My honey brewing experience is pretty limited (even more so than normal brewing ;) ) but I would just say, be careful how much you drink in one go, 'cos they're nice and tasty but I always got a killer hangover of the ' please let my eyeballs out of the vice now ok?' variety. YMMV but something to keep in mind... Best of luck
I have noticed that as well i wonder if anyone knows why anything brewed with honey gives kick arse hang overs , i had a search on google found some theories but no science behind any of them .
 
I have noticed that as well i wonder if anyone knows why anything brewed with honey gives kick arse hang overs , i had a search on google found some theories but no science behind any of them .


i think this was talked about in a podcast some time ago,could have been BasicBrewing Radio or Jamil.
sorry for the vague suggestions but i cant recall exactly.........cheers.............spog........
 
That is some damn good advice MHB and the beeman..and the advice on using honey as the primer never even crossed my mind,thank you all.. Will definatley be taking all this onboard, good to get tips off people who know what there on about,thanks again to all those who replied and ill go easy on the hops to0 ...ill let you know if the hangover becomes an issue though it would take a bullet train to the face to stop me brewing and dinking beer...cheers :icon_cheers:
 
After reading the posts and nearly wetting my pants at MHB posts, i thought i would add my 2 cents aswell.

I have brewed a MJ classic gold lager kit a while ago with equivalent to BE2 also used 200g crystal in the mash and i added 200g of just store bought sqeezey bottle honey that was in the cupboard. This beer tastes absoloutly amazing after 3 months in the bottle.

I used cascade hops i think but not much.

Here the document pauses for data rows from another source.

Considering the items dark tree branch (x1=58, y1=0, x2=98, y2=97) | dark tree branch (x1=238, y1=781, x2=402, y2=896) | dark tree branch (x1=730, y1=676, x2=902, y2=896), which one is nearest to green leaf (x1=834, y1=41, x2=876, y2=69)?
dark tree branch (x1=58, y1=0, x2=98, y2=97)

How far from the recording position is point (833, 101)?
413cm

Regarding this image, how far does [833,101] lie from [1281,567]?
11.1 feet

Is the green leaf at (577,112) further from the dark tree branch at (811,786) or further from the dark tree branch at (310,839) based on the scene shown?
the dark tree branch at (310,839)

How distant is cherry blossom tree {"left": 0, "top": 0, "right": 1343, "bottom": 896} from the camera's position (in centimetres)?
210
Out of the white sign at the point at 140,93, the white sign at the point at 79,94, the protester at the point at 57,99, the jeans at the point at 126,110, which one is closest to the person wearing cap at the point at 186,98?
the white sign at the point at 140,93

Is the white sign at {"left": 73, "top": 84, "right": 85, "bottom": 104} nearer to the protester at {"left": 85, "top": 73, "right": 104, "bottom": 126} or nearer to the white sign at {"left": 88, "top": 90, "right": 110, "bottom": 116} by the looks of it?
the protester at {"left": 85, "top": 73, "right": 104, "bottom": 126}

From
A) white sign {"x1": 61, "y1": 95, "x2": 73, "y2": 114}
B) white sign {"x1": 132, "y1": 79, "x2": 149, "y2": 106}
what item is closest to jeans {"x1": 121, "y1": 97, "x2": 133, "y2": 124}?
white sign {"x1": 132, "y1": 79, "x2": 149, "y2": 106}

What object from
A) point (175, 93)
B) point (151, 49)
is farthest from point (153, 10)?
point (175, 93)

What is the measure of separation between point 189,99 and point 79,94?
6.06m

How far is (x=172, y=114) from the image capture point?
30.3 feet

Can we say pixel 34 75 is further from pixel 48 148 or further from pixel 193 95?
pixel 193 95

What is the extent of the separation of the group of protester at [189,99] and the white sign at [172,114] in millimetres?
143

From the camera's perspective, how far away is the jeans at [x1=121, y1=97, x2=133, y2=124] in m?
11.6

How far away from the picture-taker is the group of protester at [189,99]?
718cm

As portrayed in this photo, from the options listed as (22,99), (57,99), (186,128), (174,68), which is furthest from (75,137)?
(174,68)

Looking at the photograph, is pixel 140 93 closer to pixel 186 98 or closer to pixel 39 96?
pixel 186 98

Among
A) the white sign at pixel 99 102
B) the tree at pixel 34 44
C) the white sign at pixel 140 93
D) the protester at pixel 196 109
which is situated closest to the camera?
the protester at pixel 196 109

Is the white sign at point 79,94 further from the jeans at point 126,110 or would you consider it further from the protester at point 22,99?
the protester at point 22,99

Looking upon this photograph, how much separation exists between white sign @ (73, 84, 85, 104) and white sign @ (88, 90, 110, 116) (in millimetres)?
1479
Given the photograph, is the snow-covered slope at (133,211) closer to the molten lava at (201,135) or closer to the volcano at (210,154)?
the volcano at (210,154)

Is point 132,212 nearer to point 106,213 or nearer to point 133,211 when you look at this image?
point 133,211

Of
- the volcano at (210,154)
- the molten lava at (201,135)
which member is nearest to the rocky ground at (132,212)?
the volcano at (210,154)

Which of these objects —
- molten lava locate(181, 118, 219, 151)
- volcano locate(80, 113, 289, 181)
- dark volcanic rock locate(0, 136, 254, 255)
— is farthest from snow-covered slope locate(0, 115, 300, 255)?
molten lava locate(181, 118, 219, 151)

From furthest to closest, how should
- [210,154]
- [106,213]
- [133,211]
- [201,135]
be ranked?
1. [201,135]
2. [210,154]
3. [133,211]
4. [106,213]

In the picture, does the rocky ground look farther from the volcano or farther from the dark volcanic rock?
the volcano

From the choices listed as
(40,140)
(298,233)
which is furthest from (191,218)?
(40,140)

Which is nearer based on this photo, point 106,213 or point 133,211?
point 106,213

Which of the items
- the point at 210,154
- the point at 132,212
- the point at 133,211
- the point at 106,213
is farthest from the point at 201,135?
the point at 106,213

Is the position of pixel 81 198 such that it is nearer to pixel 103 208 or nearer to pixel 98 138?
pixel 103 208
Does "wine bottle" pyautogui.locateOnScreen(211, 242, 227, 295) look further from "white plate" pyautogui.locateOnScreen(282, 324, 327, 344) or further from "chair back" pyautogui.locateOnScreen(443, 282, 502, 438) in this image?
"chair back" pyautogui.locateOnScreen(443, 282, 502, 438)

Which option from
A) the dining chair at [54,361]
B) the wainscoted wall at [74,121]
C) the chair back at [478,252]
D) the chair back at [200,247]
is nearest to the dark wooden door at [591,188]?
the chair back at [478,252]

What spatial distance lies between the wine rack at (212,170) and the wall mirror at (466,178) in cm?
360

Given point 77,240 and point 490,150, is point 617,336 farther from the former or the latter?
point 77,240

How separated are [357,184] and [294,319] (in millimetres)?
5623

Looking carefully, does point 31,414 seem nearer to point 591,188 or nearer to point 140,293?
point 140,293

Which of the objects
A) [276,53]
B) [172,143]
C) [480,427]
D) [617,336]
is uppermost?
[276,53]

Just thought id throw that in there.

Cheers jake.
 
That is some damn good advice MHB and the beeman..and the advice on using honey as the primer never even crossed my mind,thank you all.. Will definatley be taking all this onboard, good to get tips off people who know what there on about,thanks again to all those who replied and ill go easy on the hops to0 ...ill let you know if the hangover becomes an issue though it would take a bullet train to the face to stop me brewing and dinking beer...cheers :icon_cheers:

I have a Mangrove Jacks nut brown ale sitting in the fermenter ready to bottle and was thinking I would like to add honey if possible to enhance the flavour, having not added any to the brew. I am going to try using the figures from this bulk priming document which somebody else posted, which gives some figures in grams of how much sugar to add to different size brews as well as adjustments in quantity depending on type of sugar used. It also discusses using honey as a primer, generally saying to increase recommended grams of sugar used by 50% when using honey. I have a squeeze pack "Pure Beechworth Honey" here which is 82% sugar. http://www.herveybayhomebrew.com/art14.pdf
 
I have a squeeze pack "Pure Beechworth Honey" here which is 82% sugar.

That's about right. The other part is water with a tiny amount of flavour compounds that are specific to the flowers it came from.

Almost all of that 82% will be made into alcohol by the yeast. Best to treat it as though you added 15% water to some dextrose in your recipe development regarding your final gravity. Have a look at the table Mark posted showing how much of honey is easily metabolisable sugarz.

Using it as a primer is a great way to retain the more volatile flavours that are lost in fermentation.
 
Honey ales are popular in the US. Obama brews a honey pale and a honey porter in the White House and released the recipes this past week.

I've never been very fond of them but to my unenthusiastic tastes honey works best in wheat beers, where it balances the spiciness, or in very fruity Belgian style ales fermented at high temperatures and to >6% abv. Australia has a greater variety of honeys than anywhere I've ever been, which gives a lot to work with. You might start off with a fragrant but mild sort.

I can't see any reason to add honey early in the boil, since protein content is minimal, but adding after the boil would be risky, since unpasteurized honey generally contains wild yeasts and bacteria. My guess is try adding it near the end.